For the past two years, Chafee followed the lead of his predecessor, insisting that the term "holiday tree" was a better representation of the state's religious diversity. But this week, Chafee released a statement in which he frustratedly appeared to give into critics who had intently accused him of breaching the nation's Christian traditions:
In 2011, my first year celebrating December in the State House I gave a simple six word instruction to the planners of the annual tree lighting: “Do what they did last year.”
Despite the myriad of pressing issues facing Rhode Island and the nation, this presumably happy event became a focal point for too much anger. Strangely lost in the brouhaha was any intellectual discussion of the liberties pioneered here in Rhode Island 350 years ago in our Charter. Because I do not think how we address the State House tree affects our “lively experiment,” this year’s invitation calls the tree a Christmas tree.

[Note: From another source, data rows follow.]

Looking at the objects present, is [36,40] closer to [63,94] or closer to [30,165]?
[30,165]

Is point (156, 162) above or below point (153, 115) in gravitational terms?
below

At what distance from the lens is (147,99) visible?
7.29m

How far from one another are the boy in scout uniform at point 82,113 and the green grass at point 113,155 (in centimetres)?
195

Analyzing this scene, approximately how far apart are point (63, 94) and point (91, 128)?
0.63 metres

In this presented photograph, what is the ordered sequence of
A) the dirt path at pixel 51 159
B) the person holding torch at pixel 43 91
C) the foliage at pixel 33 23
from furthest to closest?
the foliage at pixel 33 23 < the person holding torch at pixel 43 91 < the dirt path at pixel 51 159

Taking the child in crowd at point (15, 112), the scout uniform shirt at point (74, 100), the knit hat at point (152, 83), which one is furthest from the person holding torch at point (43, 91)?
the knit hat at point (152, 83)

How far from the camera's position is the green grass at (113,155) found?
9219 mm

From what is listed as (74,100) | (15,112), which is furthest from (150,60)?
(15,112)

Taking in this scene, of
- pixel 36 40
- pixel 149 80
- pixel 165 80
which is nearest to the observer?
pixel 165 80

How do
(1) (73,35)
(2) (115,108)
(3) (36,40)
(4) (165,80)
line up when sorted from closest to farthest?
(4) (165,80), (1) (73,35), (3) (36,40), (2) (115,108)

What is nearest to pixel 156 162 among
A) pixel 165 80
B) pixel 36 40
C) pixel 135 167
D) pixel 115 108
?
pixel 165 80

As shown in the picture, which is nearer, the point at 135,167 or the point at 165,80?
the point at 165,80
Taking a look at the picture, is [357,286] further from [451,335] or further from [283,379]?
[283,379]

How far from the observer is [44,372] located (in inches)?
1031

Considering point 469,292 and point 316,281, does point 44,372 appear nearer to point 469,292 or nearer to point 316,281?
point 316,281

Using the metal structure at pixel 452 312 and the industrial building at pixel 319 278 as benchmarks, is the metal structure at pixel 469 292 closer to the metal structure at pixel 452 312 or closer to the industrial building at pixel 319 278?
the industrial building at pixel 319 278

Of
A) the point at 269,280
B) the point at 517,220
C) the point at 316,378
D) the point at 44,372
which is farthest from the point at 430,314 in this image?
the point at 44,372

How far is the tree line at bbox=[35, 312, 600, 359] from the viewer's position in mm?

Religious dissident Roger Williams founded Rhode Island in 1636, touting religious freedom and insisting upon a separation of church and state, two issues that were eventually written into the state's charter. Chafee is correct to note that this history went largely ignored by opponents in the state House, who instead fought back by passing a symbolic resolution declaring that the tree must be referred to "as a 'Christmas tree' and not as a 'holiday tree' or other non-traditional terms." The resolution's sponsor, Republican Rep. Doreen Costa, went so far as to host a competing event in 2011, in which she raised a "Christmas tree" at the same time Chafee was holding his "holiday tree" lighting.
The Christmas tree, or whatever you want to call it, will be lit on Thursday.